Grip the bar with your wrists straight up and down; do not allow them to bend. Squeeze the bar as tight as you can (as though you are trying to choke it) while maintaining a straight line from your elbows all the way to the bar. This will not only protect your wrists but also allow you to apply a greater amount of force directly into the bar, resulting in a bigger bench.

3 Methods to Improve Bench Press Performance

1. Progressively Lift Heavier Weight

If you aren’t consistently trying to lift heavier weight you will not get stronger. This doesn’t mean you need to hit a new personal record every time you Bench Press, but overtime you must challenge yourself to lift progressively heavier loads. Be patient and never sacrifice technique for extra pounds on the bar, but don’t be scared to lower the rep-scheme and add another 5-10lbs.

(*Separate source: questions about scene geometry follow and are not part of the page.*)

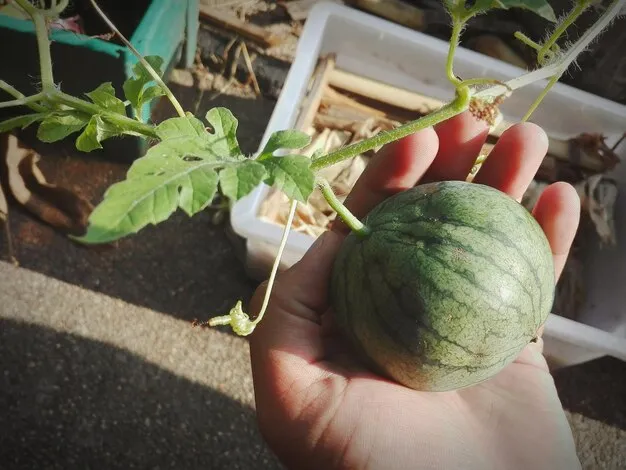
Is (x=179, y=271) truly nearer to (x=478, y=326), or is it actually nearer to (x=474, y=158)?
(x=474, y=158)

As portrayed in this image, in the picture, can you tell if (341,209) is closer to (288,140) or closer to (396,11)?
(288,140)

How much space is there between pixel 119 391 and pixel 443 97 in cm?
211

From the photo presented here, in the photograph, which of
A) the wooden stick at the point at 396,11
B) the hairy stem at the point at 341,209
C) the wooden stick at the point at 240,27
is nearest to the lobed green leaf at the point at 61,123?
the hairy stem at the point at 341,209

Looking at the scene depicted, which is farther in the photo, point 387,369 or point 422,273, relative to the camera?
point 387,369

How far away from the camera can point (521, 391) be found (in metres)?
1.86

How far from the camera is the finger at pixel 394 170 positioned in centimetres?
184

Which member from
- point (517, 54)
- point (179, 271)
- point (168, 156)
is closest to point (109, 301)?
point (179, 271)

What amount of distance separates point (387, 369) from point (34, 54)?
6.35 feet

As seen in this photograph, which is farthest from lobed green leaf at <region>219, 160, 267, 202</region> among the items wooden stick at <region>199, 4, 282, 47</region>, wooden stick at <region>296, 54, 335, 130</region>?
wooden stick at <region>199, 4, 282, 47</region>

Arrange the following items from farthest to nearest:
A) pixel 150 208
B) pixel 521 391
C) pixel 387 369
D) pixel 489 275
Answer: pixel 521 391
pixel 387 369
pixel 489 275
pixel 150 208

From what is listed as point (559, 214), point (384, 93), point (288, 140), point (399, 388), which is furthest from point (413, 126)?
point (384, 93)

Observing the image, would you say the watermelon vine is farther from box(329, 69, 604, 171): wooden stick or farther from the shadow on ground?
box(329, 69, 604, 171): wooden stick

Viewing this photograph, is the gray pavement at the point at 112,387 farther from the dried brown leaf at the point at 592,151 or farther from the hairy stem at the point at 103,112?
the dried brown leaf at the point at 592,151

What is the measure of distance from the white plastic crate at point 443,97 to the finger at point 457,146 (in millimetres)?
662
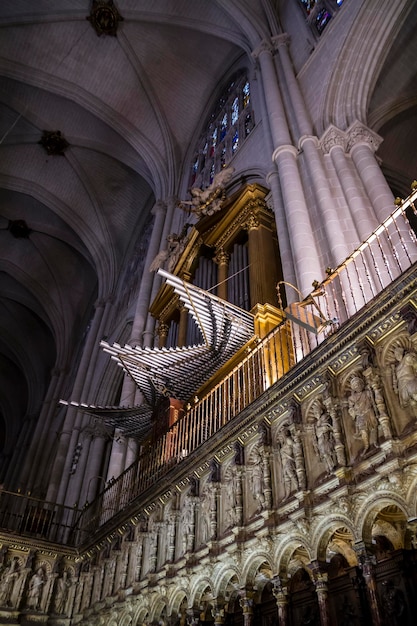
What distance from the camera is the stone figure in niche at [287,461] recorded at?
15.0 ft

2. Push Yourself Away From the Bar

Rather than think about pushing the bar away from you, imagine pushing yourself away from the bar. This cue tends to reinforce proper form and technique as well as reduce total range of motion (ROM), often resulting in a bigger bench. Don’t forget to squeeze your back and force your shoulders down/away from your ears to protect your shoulders and make this cue more effective.

3. Build a Stronger Back

The back is our base of support during the Bench Press. The bigger and stronger our base of support, the more weight we will be capable of lifting. Make it a point to include a wide variety of back-specific exercises including all variations of rows, chin-ups, lat pull downs, and face pulls. Not only will building a stronger back directly contribute to a bigger bench, but it can drastically improve posture as well as shoulder health and function.